Compliance Deadlines
Compliance with the revised Schedule 13G filing deadlines will be required beginning on September 30, 2024. Compliance with the structured data requirement for Schedules 13D and 13G will be required on December 18, 2024. Compliance with the other rule amendments will be required upon the effective date of the Final Rules, which shall be 90 days after publication in the Federal Register. Early, voluntary compliance with the structured data requirements is permitted starting December 18, 2023 and is highly encouraged.
Footnotes
1. Passive Investor refers to stockholders beneficially owning more than 5% of a class of securities registered under the Exchange Act who can certify that the securities were: (1) not acquired or held for the purpose of, and do not have the effect of, changing or influencing the control of the issuer of those securities and (2) not acquired in connection with or as a participant in any transaction having the purpose or effect of changing or influencing the control of the issuer of those securities.
2. Exempt Investors generally include persons that acquired all (or substantially all) of their covered securities prior to the issuer going public (i.e., registering the subject securities under the Exchange Act, whether in connection with an initial public offering, spin-off or other transaction) and persons that acquire no more than 2% of a class of covered securities within a 12-month period.

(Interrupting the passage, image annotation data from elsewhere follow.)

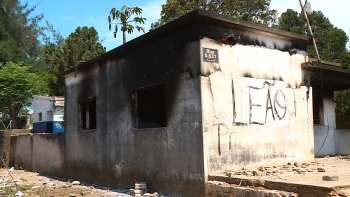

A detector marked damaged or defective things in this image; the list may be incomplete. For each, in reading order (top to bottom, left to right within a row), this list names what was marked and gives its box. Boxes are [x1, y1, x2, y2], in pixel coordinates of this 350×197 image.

burnt window frame [78, 98, 97, 131]
charred wall [64, 21, 204, 197]
burnt window frame [133, 82, 167, 129]
cracked plaster wall [200, 37, 314, 175]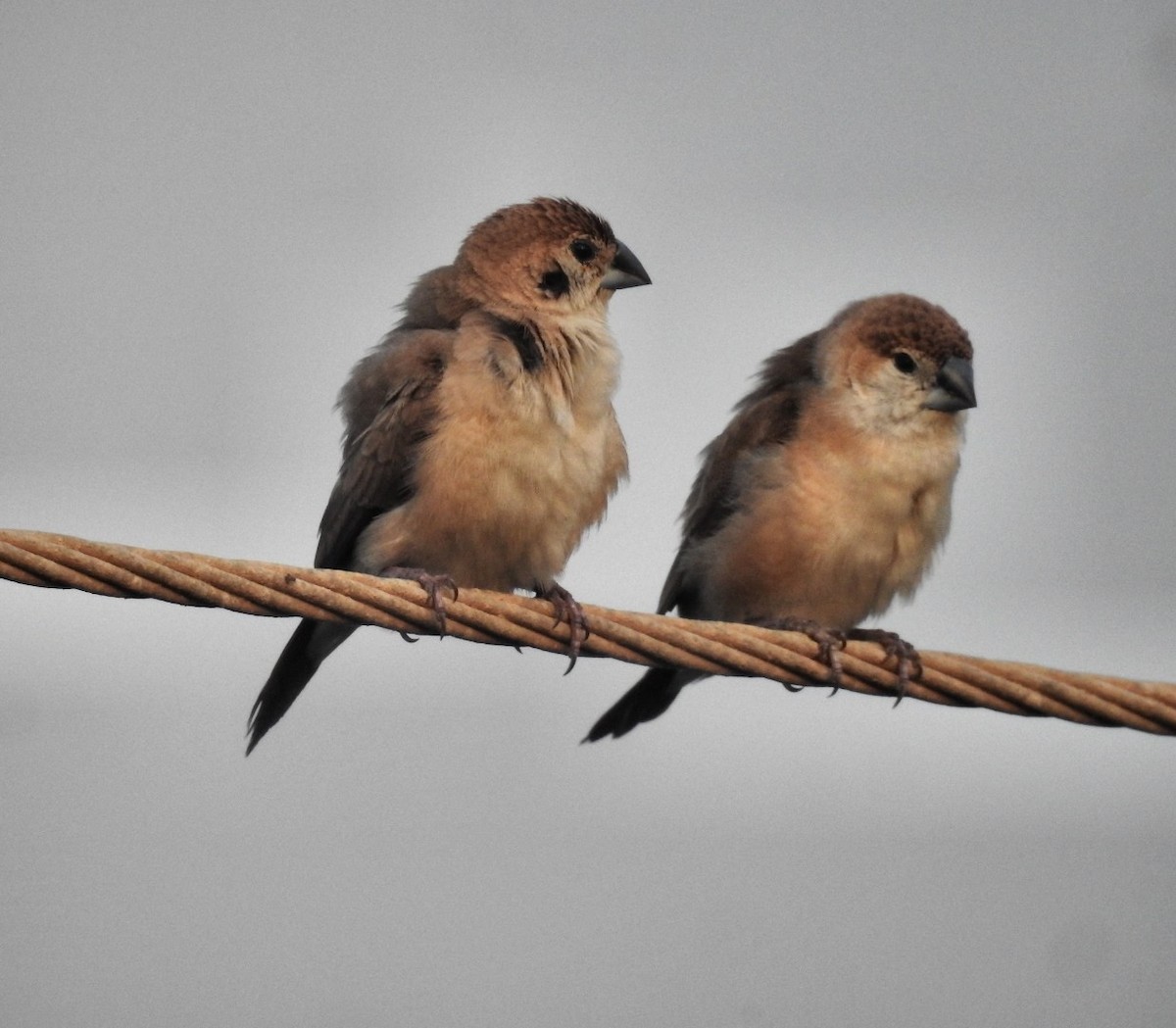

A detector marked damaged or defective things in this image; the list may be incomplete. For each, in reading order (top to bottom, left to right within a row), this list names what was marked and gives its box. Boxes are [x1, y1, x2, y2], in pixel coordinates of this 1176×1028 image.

rusty wire binding [2, 529, 1176, 737]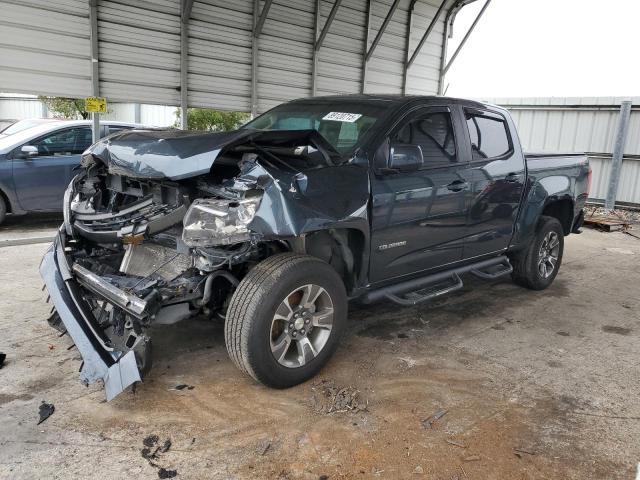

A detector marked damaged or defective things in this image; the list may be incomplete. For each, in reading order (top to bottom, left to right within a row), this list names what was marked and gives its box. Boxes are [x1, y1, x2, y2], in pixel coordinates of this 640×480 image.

destroyed front bumper [40, 232, 141, 402]
front collision damage [40, 128, 370, 402]
crumpled hood [89, 127, 344, 180]
broken headlight [181, 193, 262, 248]
damaged chevrolet colorado [40, 95, 592, 400]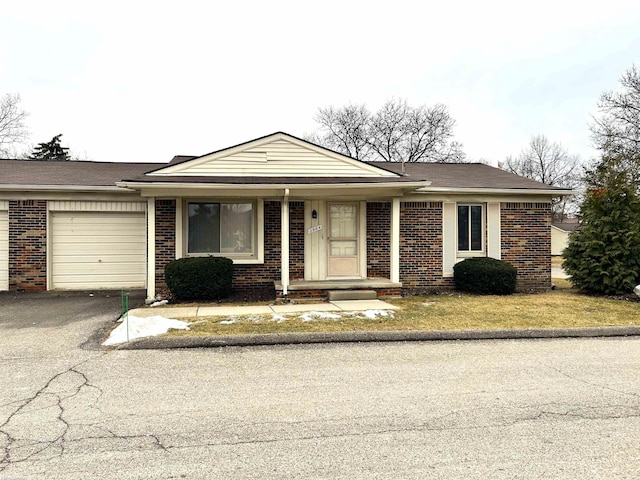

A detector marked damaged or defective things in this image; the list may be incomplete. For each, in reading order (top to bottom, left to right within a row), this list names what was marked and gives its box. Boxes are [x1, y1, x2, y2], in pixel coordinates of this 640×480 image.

cracked asphalt road [1, 292, 640, 476]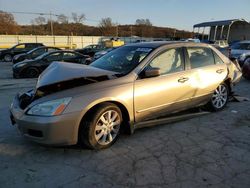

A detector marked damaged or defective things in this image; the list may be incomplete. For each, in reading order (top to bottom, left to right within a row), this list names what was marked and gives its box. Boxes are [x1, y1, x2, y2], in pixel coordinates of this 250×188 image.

damaged silver sedan [10, 41, 242, 149]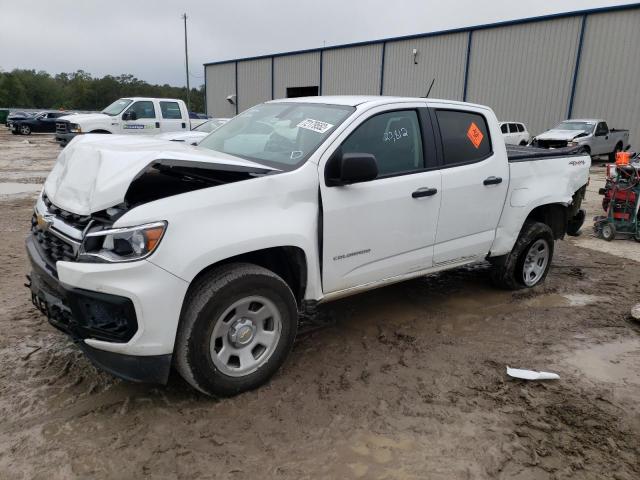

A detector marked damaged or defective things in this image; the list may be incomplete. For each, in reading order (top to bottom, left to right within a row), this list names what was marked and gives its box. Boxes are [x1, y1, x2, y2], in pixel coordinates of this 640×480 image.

crumpled hood [43, 132, 274, 213]
broken headlight [79, 221, 168, 262]
damaged white pickup truck [28, 95, 592, 396]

3. A Qualified Institutional Investor is a stockholder who has: (1) acquired securities in the ordinary course of business and not with the purpose or effect of changing or influencing the control of the issuer; (2) promptly notified any other person (or group) on whose behalf it holds securities exceeding 5% of the class of voting equity securities of any acquisition or transaction on behalf of that other person that might be reportable by the latter under Section 13(d); (3) fallen into one of 11 enumerated categories such as a “broker or dealer” (registered under Section 15 of the Exchange Act), “bank” (as defined by the Exchange Act), an “insurance company” (as defined by the Exchange Act), an “investment company” (registered with the SEC under the Investment Company Act of 1940) or such similar financial institutions.
4. The term business day in this context means any day other than a Saturday, Sunday, or Federal holiday, from 12:00 a.m. to 11:59 p.m. Eastern time.